Mais de 80 alunos representando o Rio

A Firjan SESI participa do torneio com 84 alunos entre nove e 19 anos das unidades de Barra Mansa, Resende, Barra do Piraí, no Sul Fluminense; São Gonçalo, na Região Metropolitana; e Rio de Janeiro, do bairro Jacarepaguá, além de Nova Friburgo. Os vencedores do torneio vão disputar o Mundial de Robótica em Houston, nos EUA, mas há ainda diversos troféus em categorias diversas que consideram a qualidade do trabalho apresentado, a cultura da robótica na comunidade, entre outras questões.
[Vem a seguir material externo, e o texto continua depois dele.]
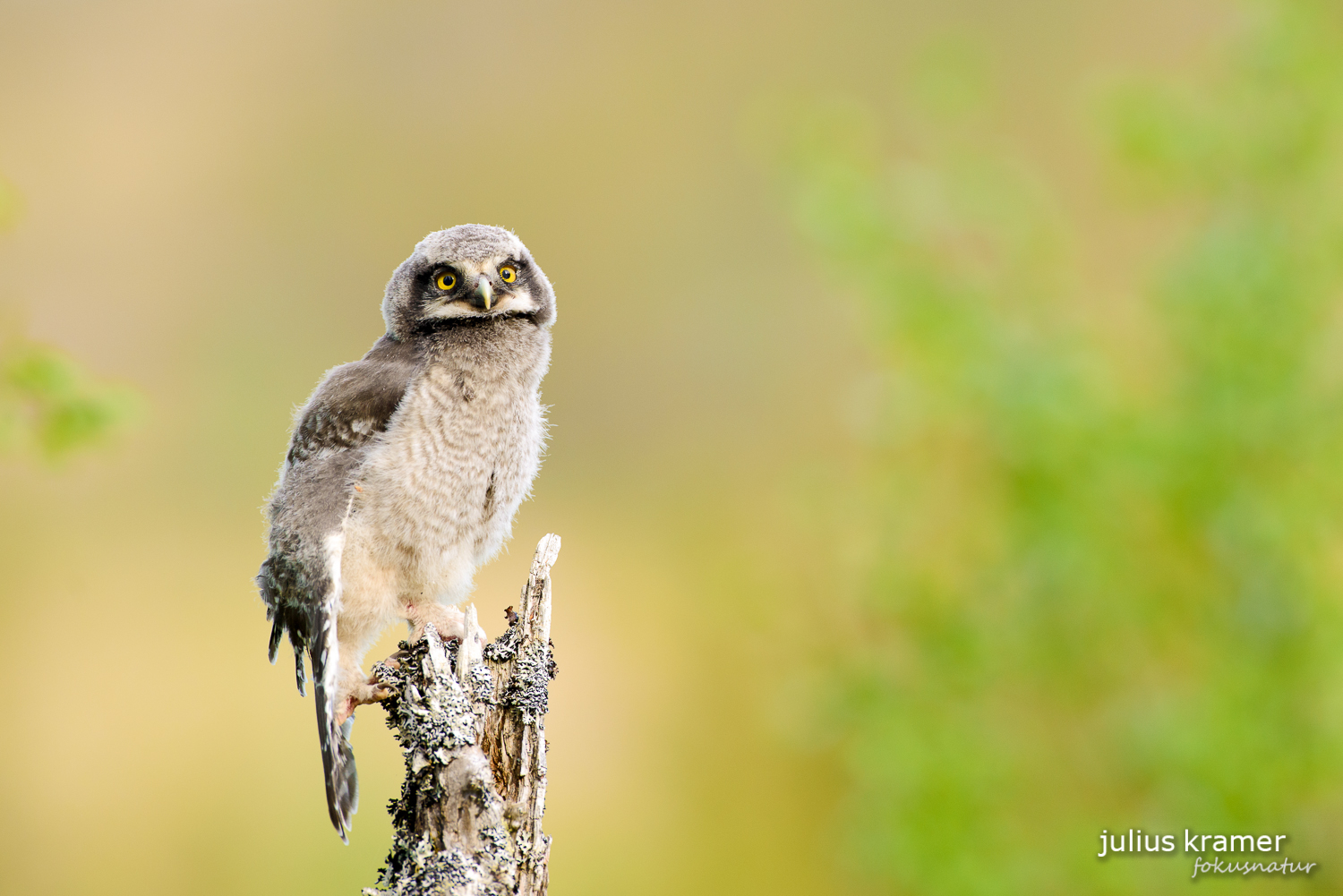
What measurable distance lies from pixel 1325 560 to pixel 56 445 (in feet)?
→ 12.6

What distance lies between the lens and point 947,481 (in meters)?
4.04

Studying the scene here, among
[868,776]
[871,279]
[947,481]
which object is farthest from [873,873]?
[871,279]

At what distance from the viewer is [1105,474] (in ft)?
11.3

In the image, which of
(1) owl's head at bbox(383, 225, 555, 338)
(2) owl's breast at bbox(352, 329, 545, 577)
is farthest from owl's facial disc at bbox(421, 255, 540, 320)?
(2) owl's breast at bbox(352, 329, 545, 577)

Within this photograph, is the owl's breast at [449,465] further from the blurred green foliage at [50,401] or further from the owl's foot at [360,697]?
the blurred green foliage at [50,401]

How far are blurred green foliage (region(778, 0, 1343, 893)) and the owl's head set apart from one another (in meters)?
1.56

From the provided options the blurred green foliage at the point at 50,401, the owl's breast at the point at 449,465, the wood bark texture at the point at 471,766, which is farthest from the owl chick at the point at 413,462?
the blurred green foliage at the point at 50,401

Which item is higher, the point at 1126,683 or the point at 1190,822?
the point at 1126,683

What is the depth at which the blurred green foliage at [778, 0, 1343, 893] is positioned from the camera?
10.9 ft

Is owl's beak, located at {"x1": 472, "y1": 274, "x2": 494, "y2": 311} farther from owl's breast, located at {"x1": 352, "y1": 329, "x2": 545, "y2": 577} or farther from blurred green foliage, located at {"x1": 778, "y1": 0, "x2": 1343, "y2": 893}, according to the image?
blurred green foliage, located at {"x1": 778, "y1": 0, "x2": 1343, "y2": 893}

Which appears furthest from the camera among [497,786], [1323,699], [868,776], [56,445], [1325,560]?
[868,776]

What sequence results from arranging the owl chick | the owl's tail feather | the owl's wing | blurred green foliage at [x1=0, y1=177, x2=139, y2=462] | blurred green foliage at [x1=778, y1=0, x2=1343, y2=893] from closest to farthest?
the owl's tail feather < the owl's wing < the owl chick < blurred green foliage at [x1=0, y1=177, x2=139, y2=462] < blurred green foliage at [x1=778, y1=0, x2=1343, y2=893]

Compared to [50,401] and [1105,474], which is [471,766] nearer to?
[50,401]

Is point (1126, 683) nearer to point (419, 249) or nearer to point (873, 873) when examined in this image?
point (873, 873)
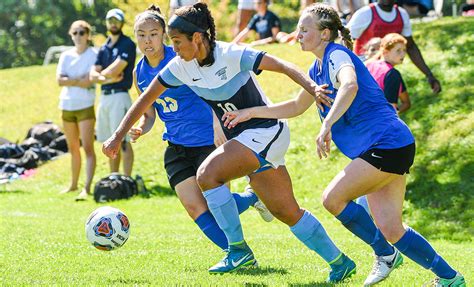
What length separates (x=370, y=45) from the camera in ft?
35.1

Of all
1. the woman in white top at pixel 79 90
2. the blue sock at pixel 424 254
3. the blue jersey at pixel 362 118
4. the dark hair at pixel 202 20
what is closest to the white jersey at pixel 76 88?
the woman in white top at pixel 79 90

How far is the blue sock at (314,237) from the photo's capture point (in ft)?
23.0

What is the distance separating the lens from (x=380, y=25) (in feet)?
38.0

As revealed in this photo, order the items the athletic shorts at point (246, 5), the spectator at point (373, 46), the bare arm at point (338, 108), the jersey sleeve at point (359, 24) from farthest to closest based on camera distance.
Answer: the athletic shorts at point (246, 5)
the jersey sleeve at point (359, 24)
the spectator at point (373, 46)
the bare arm at point (338, 108)

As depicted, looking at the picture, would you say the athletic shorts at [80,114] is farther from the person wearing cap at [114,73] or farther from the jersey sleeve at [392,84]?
the jersey sleeve at [392,84]

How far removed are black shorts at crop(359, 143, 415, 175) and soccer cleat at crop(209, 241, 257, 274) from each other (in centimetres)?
144

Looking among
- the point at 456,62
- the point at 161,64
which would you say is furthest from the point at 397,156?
the point at 456,62

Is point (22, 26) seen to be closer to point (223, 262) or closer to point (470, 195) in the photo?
point (470, 195)

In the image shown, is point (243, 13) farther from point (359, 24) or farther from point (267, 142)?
point (267, 142)

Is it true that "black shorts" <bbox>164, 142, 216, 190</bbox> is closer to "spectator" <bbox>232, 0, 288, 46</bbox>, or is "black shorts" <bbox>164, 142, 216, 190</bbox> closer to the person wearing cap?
the person wearing cap

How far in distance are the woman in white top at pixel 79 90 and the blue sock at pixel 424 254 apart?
881cm

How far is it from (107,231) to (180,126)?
1111 millimetres

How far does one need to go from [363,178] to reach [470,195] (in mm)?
6327

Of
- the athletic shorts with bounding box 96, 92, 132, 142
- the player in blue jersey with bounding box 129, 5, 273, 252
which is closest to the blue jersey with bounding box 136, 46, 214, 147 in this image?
the player in blue jersey with bounding box 129, 5, 273, 252
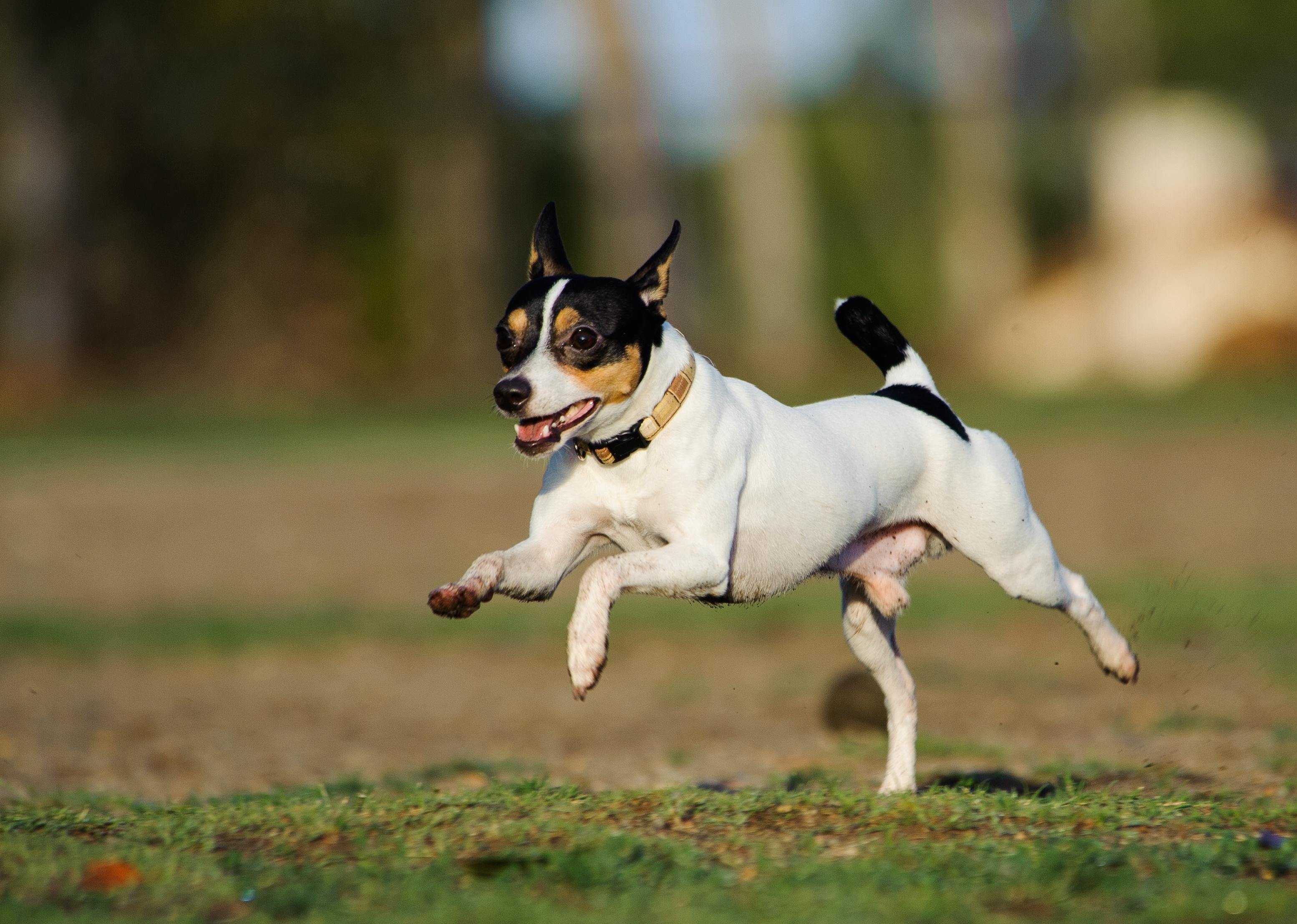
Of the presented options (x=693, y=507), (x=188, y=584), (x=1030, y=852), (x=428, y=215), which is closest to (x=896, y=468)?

No ano passado, por exemplo, o técnico Rômulo de Jesus Costa, da equipe de Friburgo, foi eleito o melhor técnico do Brasil.

 

A competição inclui a categoria FLL (FIRST Lego League Challenge), na qual alunos de 9 a 15 anos constroem robôs com peças Lego e criarem um projeto de inovação; FTC (FIRST Tech Challenge), composta por estudantes do Ensino Médio e robôs de porte semi-industrial; e FRC (FIRST Robotics Competition), com a missão de programar robôs de porte industrial, com até 55kg e mais de 1,5 metro de altura.

 

Para estarem entre os melhores do Brasil, os jovens da Firjan SESI disputaram com 61 equipes, num total de cerca de 500 estudantes de escolas públicas, privadas, ONGs e equipes de independentes de todo o Rio e de outros dois estados (Bahia e Espírito Santo). Serão classificados para o mundial nos Estados Unidos – que acontece entre 29 de abril e 2 de maio – três competidores da FLLC, cinco da FTC e quatro da FRC.